**Your objective:**
Please copy the records word for word, from the line containing "From the list" through the end of the records, with both ends included.

[Spatial relationship records]
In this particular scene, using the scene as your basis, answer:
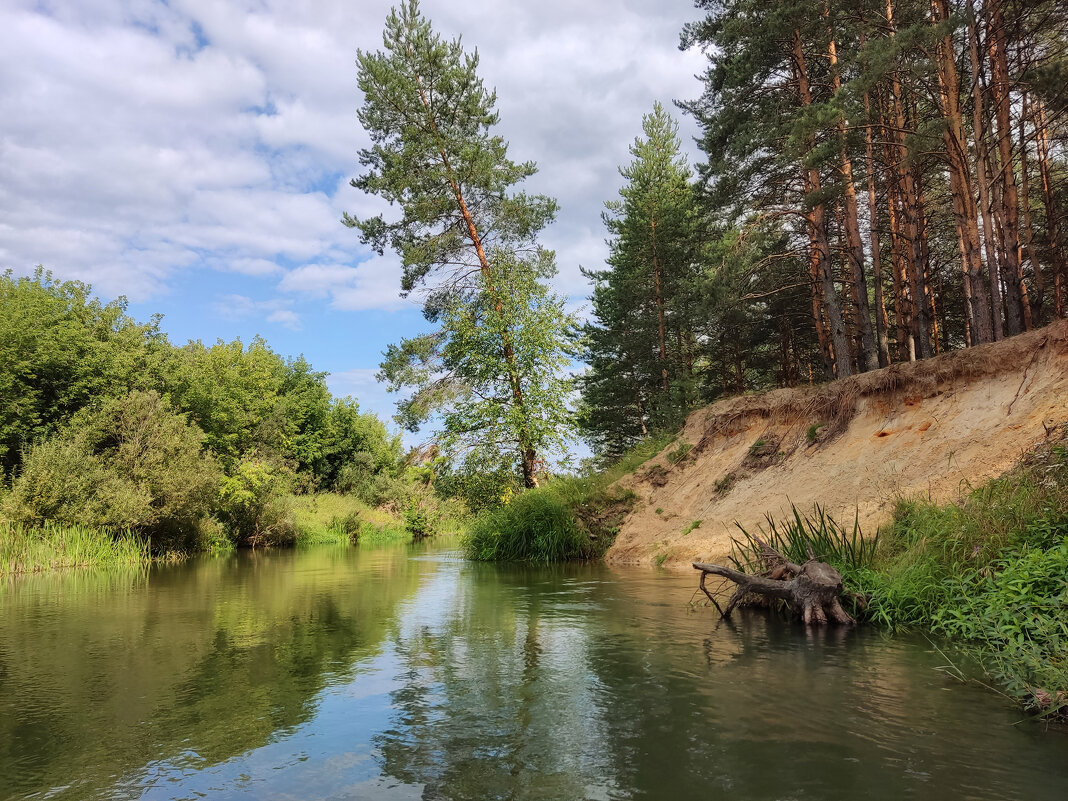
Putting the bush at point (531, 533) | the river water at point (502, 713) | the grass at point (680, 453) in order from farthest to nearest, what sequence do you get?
the grass at point (680, 453) < the bush at point (531, 533) < the river water at point (502, 713)

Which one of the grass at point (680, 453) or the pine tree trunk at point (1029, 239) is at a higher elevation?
the pine tree trunk at point (1029, 239)

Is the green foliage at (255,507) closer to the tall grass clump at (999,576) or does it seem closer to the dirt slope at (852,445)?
the dirt slope at (852,445)

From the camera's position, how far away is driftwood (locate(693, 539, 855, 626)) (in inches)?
327

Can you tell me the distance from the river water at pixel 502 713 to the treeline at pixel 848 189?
40.0 ft

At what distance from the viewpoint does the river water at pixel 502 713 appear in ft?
12.6

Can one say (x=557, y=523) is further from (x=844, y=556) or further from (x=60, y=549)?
(x=60, y=549)

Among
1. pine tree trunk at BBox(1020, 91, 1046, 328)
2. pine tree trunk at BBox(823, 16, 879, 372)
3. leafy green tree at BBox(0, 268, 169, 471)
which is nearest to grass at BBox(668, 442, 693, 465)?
pine tree trunk at BBox(823, 16, 879, 372)

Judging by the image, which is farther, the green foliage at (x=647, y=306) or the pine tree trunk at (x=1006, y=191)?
the green foliage at (x=647, y=306)

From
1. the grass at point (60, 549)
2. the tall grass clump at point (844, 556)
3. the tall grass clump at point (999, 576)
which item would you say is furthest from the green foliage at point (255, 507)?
the tall grass clump at point (999, 576)

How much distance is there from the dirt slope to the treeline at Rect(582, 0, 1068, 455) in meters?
1.88

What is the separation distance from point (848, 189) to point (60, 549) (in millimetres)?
24511

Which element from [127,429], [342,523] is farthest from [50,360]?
[342,523]

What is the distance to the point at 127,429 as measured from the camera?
24406mm

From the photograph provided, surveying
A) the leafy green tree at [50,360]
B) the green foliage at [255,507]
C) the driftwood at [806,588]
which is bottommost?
the driftwood at [806,588]
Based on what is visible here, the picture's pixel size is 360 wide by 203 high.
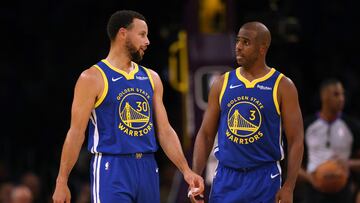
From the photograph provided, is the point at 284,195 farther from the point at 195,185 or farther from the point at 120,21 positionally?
the point at 120,21

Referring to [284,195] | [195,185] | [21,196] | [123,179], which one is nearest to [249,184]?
[284,195]

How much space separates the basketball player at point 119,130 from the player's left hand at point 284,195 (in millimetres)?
562

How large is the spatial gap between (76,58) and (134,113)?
7948 millimetres

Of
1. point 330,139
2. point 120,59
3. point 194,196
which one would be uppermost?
point 120,59

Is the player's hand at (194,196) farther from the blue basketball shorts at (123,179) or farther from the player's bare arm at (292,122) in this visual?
the player's bare arm at (292,122)

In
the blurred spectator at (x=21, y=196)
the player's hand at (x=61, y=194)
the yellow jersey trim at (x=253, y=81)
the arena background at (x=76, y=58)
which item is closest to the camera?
the player's hand at (x=61, y=194)

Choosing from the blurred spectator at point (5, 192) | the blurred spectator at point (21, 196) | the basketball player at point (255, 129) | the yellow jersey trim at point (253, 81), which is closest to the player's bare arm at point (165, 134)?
the basketball player at point (255, 129)

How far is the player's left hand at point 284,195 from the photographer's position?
23.5ft

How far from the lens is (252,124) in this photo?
735cm

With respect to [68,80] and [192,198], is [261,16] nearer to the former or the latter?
[68,80]

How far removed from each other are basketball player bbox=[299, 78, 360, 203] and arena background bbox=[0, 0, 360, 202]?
3.95m

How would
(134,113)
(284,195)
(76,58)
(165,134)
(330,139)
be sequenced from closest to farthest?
(284,195), (134,113), (165,134), (330,139), (76,58)

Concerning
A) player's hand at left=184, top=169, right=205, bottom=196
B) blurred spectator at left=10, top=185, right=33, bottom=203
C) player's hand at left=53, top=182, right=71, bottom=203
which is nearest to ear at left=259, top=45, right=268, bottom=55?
player's hand at left=184, top=169, right=205, bottom=196

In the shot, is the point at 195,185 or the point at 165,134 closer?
the point at 195,185
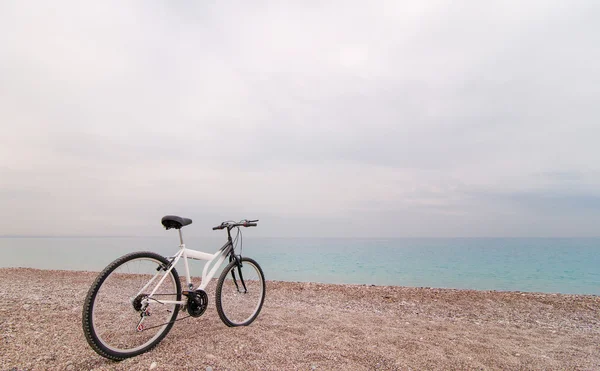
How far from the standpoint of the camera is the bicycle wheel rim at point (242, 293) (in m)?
4.68

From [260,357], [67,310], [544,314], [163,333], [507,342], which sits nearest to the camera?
[260,357]

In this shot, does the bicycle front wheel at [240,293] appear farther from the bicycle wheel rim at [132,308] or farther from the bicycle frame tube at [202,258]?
the bicycle wheel rim at [132,308]

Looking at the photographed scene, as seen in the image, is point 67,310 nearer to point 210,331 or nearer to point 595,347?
point 210,331

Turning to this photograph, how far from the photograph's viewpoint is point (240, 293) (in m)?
5.14

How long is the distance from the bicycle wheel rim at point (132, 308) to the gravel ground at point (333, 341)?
224 mm

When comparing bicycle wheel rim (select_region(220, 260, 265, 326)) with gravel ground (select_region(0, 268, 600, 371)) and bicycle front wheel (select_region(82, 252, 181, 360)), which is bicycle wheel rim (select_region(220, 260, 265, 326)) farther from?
bicycle front wheel (select_region(82, 252, 181, 360))

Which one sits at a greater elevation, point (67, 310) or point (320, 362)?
point (320, 362)

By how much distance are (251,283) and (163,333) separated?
5.79 feet

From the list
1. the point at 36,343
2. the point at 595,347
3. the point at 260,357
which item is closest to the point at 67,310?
the point at 36,343

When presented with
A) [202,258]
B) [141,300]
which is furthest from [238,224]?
[141,300]

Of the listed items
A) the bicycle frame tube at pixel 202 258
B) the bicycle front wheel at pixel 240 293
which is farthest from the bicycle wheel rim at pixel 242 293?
the bicycle frame tube at pixel 202 258

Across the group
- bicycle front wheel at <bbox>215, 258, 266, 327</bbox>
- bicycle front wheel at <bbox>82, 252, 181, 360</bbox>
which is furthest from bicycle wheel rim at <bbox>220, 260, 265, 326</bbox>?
bicycle front wheel at <bbox>82, 252, 181, 360</bbox>

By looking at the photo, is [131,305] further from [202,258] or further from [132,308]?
[202,258]

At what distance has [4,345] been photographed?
139 inches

**Exercise response:**
From the list
1. the point at 36,343
2. the point at 595,347
3. the point at 260,357
which item is closest to the point at 67,310?
the point at 36,343

When presented with
A) [202,258]
B) [141,300]
which is furthest from [238,224]?
[141,300]

Of the listed items
A) the bicycle frame tube at pixel 202 258
B) the bicycle front wheel at pixel 240 293
which is farthest from the bicycle wheel rim at pixel 242 293?
the bicycle frame tube at pixel 202 258

Across the group
- bicycle front wheel at <bbox>215, 258, 266, 327</bbox>
- bicycle front wheel at <bbox>82, 252, 181, 360</bbox>
which is furthest from bicycle wheel rim at <bbox>220, 260, 265, 326</bbox>?
bicycle front wheel at <bbox>82, 252, 181, 360</bbox>

By looking at the photo, is [131,305] further from [202,258] or further from [132,308]?
[202,258]

At what distance has [4,345] been photographed?
139 inches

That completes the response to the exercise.